By Javad Heirannia

Ex-WH official: It looks strange that U.S. can argue it is JCPOA party 

May 2, 2020 - 13:43

TEHRAN – Professor Frank N. von Hippel, former assistant director for national security in the White House Office of Science and Technology, tells the Tehran Times that “it looks strange to me that the U.S. can cite the fact that it was a party to the JCPOA as a basis for this initiative.”

The comments by von Hippel comes as Mike Pompeo is arguing that the U.S. is a participant to the JCPOA and presented a draft resolution to some UN Security Council members to extend arms embargo against Iran which ends in October based on the JCPOA. 

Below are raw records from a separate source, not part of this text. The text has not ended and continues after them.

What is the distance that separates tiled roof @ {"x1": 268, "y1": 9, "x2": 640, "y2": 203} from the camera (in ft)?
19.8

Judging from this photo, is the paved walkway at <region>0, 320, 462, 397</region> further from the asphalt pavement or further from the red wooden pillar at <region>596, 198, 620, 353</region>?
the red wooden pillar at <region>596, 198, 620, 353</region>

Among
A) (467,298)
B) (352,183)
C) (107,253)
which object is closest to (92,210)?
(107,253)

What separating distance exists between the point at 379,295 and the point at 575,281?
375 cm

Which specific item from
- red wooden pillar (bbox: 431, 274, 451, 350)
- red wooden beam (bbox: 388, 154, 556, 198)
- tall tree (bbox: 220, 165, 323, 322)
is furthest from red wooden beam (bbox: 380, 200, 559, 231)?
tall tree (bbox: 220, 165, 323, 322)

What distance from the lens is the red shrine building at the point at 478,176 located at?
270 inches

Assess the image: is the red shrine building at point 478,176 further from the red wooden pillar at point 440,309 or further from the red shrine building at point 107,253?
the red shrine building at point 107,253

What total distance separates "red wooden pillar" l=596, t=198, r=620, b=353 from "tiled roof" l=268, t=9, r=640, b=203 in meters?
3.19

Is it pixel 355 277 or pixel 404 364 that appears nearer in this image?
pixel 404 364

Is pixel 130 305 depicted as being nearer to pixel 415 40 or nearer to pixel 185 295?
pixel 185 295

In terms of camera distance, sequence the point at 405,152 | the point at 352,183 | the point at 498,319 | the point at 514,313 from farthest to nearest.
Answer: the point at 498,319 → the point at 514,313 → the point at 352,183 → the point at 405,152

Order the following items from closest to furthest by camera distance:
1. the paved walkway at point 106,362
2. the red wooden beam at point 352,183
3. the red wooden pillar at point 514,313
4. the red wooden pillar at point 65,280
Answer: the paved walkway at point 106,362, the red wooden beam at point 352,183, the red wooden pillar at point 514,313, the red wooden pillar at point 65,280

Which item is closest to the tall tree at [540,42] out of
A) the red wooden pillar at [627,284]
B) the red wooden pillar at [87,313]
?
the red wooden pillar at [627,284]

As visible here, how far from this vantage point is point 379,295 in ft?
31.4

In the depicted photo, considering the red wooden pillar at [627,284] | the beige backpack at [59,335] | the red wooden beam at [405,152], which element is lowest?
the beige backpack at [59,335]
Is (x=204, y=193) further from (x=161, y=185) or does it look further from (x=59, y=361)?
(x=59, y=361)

Following is the text of the interview with von Hippel:

Q: The U.S. is working to extend the issue of Iran's arms sanction on Iran in the UN Security Council. Given that the U.S. has violated and withdrawn from the JCPOA, can it legally make such a request?

“As I understand the argument, the Trump Administration does not want Iran to buy conventional weapons.” A: I am not a lawyer but it looks strange to me that the U.S. can cite the fact that it was a party to the JCPOA as a basis for this initiative. However, the U.S. is a member of the UN Security Council (UNSC) and the JCPOA-related resolution that is due to expire this year is a UNSC resolution.  If a new resolution is required to extend the arms embargo, then Russia or China could veto it.  Apparently, the Trump administration is trying to use a part of the JCPOA under which any party could trigger a snapback of the sanctions. 

Q: The U.S., despite withdrawing from the JCPOA, is set to establish itself as a participant in the JCPOA. Why?
A: As I understand the argument, the Trump administration does not want Iran to buy conventional weapons.  The rationale is that Iran would use these weapons to try to expand its area of influence in conflict areas in the Middle East, presumably including Syria, Iraq, and Lebanon.

Q: Do European countries want to activate the trigger mechanism and take Iran's case to the UN Security Council?

A: This is the key question. I suppose that France, Germany, or the UK, which are still members of the JCPOA, could do so.  They probably are not enthusiastic about Iran buying weapons but, at the same time, they would know that invoking the snapback provision would destroy their hopes to revive the JCPOA if we have a new U.S. President next January.